Monday, October 29, 2012: 3:40 PM
402 (Convention Center )
Steven McIntosh1, Rosemary Cox-Galhotra2, Ashfia Huq3 and Jason Hodges3, (1)Chemical Engineering, Lehigh University, Bethlehem, PA, (2)Department of Chemical Engineering, University of Virginia, Charlottesville, VA, (3)Spallation Neutron Source, Oak Ridge National Laboratory, Oak Ridge, TN

The search for higher conductivity materials for solid oxide fuel cell (SOFC), and ceramic ion-transport membranes (ITMs) is increasingly leading towards more crystallographically complex materials. The traditional materials palette is based on a cubic perovskite structure, with randomly distributed oxygen anion vacancies. Ion transport, which occurs by ion hopping between these sites, is thus directionally homogenous. In contrast, the oxygen anion vacancies in higher order layered-perovskite materials are suggested to be localized within channels or planes within the crystal structure, leading to localization and heterogeneity in the ion transport pathway.

Powder neutron diffraction provides an ideal tool to examine the bulk structure of these materials.
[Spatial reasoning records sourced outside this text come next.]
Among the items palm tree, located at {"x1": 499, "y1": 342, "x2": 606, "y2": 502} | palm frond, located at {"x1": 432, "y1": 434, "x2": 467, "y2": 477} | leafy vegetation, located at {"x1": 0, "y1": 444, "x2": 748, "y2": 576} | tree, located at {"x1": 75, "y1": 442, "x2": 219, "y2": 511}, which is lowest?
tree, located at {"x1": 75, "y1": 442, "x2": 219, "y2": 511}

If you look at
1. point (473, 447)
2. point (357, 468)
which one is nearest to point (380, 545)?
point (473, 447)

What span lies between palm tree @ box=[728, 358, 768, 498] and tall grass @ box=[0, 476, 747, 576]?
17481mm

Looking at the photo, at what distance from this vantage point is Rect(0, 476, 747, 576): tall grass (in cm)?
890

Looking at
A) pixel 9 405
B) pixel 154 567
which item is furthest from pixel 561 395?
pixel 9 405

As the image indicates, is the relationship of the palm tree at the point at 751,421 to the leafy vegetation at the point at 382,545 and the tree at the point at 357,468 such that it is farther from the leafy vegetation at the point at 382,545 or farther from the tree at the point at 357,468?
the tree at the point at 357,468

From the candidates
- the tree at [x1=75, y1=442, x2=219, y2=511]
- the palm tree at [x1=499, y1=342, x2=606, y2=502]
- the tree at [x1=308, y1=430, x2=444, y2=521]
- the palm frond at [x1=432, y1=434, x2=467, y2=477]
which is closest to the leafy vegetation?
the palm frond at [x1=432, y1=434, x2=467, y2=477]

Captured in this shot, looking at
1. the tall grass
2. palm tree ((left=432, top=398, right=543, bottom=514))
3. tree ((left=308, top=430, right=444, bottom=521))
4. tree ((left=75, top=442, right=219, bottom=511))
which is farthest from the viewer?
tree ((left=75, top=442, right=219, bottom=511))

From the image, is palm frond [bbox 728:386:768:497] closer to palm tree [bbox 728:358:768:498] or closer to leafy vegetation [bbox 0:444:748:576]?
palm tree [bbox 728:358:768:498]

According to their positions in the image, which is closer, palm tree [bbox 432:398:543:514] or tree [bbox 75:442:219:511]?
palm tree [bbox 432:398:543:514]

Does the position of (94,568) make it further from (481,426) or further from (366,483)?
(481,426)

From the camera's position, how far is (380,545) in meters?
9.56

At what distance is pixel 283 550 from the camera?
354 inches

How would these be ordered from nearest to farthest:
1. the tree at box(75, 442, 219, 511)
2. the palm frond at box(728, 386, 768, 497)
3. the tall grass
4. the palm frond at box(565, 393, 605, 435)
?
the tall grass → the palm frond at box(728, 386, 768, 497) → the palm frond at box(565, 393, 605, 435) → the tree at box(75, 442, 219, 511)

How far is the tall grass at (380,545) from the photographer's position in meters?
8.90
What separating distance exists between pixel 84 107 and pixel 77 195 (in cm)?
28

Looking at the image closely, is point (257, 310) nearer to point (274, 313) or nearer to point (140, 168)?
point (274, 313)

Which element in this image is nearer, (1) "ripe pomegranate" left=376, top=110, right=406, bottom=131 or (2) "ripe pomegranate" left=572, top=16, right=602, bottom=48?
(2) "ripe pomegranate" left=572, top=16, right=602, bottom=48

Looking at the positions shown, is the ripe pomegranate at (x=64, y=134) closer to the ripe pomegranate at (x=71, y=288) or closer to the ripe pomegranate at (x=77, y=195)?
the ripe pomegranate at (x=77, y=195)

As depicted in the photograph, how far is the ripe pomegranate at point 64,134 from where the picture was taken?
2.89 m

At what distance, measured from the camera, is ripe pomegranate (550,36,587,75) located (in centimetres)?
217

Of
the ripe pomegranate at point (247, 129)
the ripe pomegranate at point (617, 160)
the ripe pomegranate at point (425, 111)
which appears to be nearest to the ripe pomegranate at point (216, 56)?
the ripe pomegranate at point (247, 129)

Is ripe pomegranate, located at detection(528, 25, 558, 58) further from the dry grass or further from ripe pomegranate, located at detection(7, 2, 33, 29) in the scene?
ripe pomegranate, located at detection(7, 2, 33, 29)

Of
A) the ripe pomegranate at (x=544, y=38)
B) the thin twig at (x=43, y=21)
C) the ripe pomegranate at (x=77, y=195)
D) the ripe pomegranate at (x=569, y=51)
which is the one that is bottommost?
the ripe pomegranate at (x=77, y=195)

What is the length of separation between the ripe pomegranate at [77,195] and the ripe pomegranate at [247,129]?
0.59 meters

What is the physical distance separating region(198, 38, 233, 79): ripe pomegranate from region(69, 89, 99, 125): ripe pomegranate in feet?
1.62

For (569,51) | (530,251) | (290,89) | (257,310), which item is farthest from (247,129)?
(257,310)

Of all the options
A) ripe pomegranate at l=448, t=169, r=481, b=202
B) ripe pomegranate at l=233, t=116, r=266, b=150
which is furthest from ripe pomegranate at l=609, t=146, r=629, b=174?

Unlike X-ray diffraction, where X-rays interact only weakly with oxygen atoms, neutron diffraction provides information on the position, occupancy, and thermal motion of both the cations and oxygen anions in the materials of interest. This enables the oxygen non-stoichiometry, lattice expansion, and preferred anion transport pathways to be determined in a single experiment. Since these parameters vary with temperature and gas atmosphere, it is necessary to perform these measurements at in-situ conditions.

We will present recent insights into the preferred ion transport pathways in layered perovskites as determined by neutron diffraction between 550 and 825oC at pO2 from 10-1 to 10-4 atm.